递归问题 - 给定数组 n 和数字 k

Question

Given an array size n, and a positive number max(max represent the range of the numbers that we can use to place in the array).

I would like to count how many combinations of sorted numbers I can place in the array.

For example :

If n = 3, max = 2 .(the only numbers we can use is 1/2 as max is 2) so there are 4 combinations of sorted arrays

 1. {1,1,1}
 2. {1,1,2}
 3. {1,2,2}
 4. {2,2,2}

I wrote some code and succeed to pass this specific example but any other example that max > 2 doesn't return the correct answer.

the problem as I identify it is when the recursion reaches the last index it doesn't try a third number it just folds back.

my code :

private static int howManySorted(int n, int max, int index, int numToMax, int prevNum) {        
    // If the value is bigger then max return 0
    if(numToMax > max) {
        return 0;
    }
    if (numToMax < prevNum) {
        return 0;
    }
    //If Index reached the end of the array return 1
    if(index == n) {
        return 1;
    }

    int sortTwo =  howManySorted(n, max, index+1, numToMax, numToMax);
    int sortOne =  howManySorted(n, max, index+1, numToMax+1, numToMax);
    return ((sortOne+sortTwo));
}

public static int howManySorted(int n, int max) {
    return howManySorted(n, max, 0, 1, 0);
}

Answer 1

start with "{1," and add elements "{1,1" and/or value "{2," with each recursion. when it reach n elements array we add to the counter. n is the number of elements in the array max is the maximal value for each element. minimal is 1. element is the current cell in the array being manipulated. we start with 1 (in actual array means 0). value is the current value of the current element. we start with 1.

// external function according to the given question
public static int count (int n, int max) 
{
    return count(n,max, 1, 1);
}

private static int count (int n, int max, int element, int value) 
{
    int counter = 0;
    // only if our array reached n elements we count the comination
    if (element == n) 
        counter++;
    else // we need to continue to the next element with the same value
        counter += count(n, max, element +1, value);
    if (value < max) // if our current element didn't reach max value
        counter += count (n, max, element, value+1); 
    return counter;
}

Answer 2

I think you would need to change your two recursive calls (this is why it only reaches value 2) and do as many calls as your max parameter:

private static int howManySorted(int n, int max, int index, int numToMax, int prevNum) {
    // If the value is bigger then max return 0
    if (numToMax > max) {
        return 0;
    }
    if (numToMax < prevNum) {
        return 0;
    }
    //If Index reached the end of the array return 1
    if (index == n) {
        return 1;
    }

    int result = 0;
    for (int i = 0; i < max; i++)

Material =

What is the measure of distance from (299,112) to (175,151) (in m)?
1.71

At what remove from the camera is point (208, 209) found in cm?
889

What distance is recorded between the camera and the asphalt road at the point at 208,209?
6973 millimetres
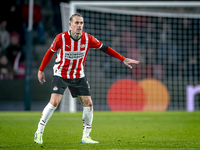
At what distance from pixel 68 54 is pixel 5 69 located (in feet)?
28.3

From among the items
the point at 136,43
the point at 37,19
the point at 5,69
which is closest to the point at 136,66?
the point at 136,43

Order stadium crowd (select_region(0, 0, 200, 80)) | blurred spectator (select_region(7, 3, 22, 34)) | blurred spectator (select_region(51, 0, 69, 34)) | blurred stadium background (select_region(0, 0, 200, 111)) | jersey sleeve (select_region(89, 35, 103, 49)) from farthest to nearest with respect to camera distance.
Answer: blurred spectator (select_region(51, 0, 69, 34)), blurred spectator (select_region(7, 3, 22, 34)), stadium crowd (select_region(0, 0, 200, 80)), blurred stadium background (select_region(0, 0, 200, 111)), jersey sleeve (select_region(89, 35, 103, 49))

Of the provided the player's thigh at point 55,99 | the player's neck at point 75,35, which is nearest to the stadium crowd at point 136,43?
the player's neck at point 75,35

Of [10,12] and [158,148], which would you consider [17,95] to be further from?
[158,148]

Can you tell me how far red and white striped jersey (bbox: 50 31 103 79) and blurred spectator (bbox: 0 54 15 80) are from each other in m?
7.86

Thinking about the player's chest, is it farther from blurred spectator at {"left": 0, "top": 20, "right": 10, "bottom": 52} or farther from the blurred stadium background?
blurred spectator at {"left": 0, "top": 20, "right": 10, "bottom": 52}

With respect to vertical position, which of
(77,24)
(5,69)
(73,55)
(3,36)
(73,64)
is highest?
(3,36)

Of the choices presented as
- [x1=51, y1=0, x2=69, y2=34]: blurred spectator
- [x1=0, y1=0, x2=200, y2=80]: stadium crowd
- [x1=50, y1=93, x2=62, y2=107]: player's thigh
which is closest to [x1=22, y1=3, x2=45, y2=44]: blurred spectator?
[x1=0, y1=0, x2=200, y2=80]: stadium crowd

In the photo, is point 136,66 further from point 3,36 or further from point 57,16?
point 3,36

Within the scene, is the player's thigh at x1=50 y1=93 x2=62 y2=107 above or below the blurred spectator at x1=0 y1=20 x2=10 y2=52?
below

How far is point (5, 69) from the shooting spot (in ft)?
38.7

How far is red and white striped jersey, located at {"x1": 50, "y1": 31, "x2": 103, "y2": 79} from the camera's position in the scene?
3793 millimetres

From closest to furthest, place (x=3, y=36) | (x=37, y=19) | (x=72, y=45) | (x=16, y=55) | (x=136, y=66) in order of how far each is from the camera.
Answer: (x=72, y=45) → (x=136, y=66) → (x=16, y=55) → (x=3, y=36) → (x=37, y=19)

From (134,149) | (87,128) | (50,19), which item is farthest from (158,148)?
(50,19)
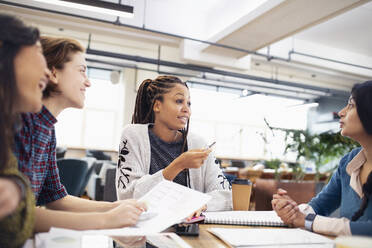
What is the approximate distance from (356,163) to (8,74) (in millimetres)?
1297

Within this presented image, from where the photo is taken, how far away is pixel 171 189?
1.00 m

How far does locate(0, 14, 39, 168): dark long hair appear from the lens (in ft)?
2.00

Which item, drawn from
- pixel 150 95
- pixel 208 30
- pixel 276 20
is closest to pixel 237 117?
pixel 208 30

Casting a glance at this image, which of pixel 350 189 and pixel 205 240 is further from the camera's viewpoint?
pixel 350 189

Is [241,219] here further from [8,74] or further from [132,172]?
[8,74]

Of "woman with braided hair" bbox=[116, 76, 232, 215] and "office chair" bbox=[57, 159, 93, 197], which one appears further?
"office chair" bbox=[57, 159, 93, 197]

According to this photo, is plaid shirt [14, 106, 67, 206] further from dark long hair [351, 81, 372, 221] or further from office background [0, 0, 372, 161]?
office background [0, 0, 372, 161]

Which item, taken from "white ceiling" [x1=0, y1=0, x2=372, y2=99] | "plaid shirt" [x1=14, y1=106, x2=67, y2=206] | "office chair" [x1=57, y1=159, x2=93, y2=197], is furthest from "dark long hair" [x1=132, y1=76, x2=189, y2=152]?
"white ceiling" [x1=0, y1=0, x2=372, y2=99]

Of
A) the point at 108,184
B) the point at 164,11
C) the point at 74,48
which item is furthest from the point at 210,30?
the point at 74,48

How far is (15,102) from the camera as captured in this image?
0.65 m

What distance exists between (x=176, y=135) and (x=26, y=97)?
1.15 meters

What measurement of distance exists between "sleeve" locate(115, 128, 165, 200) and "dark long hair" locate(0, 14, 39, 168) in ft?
2.52

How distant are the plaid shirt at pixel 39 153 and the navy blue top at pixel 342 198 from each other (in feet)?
3.66

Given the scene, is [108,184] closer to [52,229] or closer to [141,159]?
[141,159]
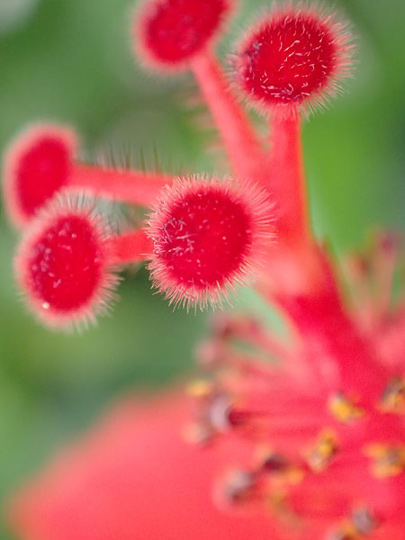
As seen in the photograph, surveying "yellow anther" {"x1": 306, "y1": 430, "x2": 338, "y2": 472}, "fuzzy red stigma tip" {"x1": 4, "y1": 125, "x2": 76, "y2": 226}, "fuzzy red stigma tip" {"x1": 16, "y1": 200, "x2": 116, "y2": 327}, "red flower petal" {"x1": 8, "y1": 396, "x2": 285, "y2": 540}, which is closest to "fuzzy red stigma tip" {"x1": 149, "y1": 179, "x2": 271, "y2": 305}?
"fuzzy red stigma tip" {"x1": 16, "y1": 200, "x2": 116, "y2": 327}

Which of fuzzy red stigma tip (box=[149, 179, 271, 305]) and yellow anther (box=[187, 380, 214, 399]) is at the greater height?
yellow anther (box=[187, 380, 214, 399])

Set task =
Resume the forum thread about recursively counting sorted arrays, continuing directly after its last line of code.

Response =
        result += howManySorted(n, max, index + 1, numToMax + i, numToMax);

    return result;
}

Answer 3

I believe you can simplify your answer to something like this

private static long howManySorted(int length, int min, int max) {
    if (length == 1) {
        return max - min + 1;
    }

    // if (min == max) {
    //    return 1;
    // }

    long result = 0;
    for (int i = min; i <= max; i++) {
        result += howManySorted(length - 1, i, max);
    }
    return result;
}

public static long howManySorted(int length, int max) {
    if ((length < 1) || (max < 1)) {
        throw new IllegalArgumentException();
    }

    return howManySorted(length, 1, max);
}

Client should call the public method.

So as you can see terminate conditions are when remaining length is 1, or min reaches max . Even removing the second terminate condition doesn't change the result, but can improve the performance and number of recursions.

Answer 4

Just test my code, I think it figures out your problem:

class Test {
private static int howManySorted(int n, int max) {
    //Better time complexity if u use dynamic programming rather than recursion.

    if (n == 0) return 1;

    int res = 0; // "res" can be a very large.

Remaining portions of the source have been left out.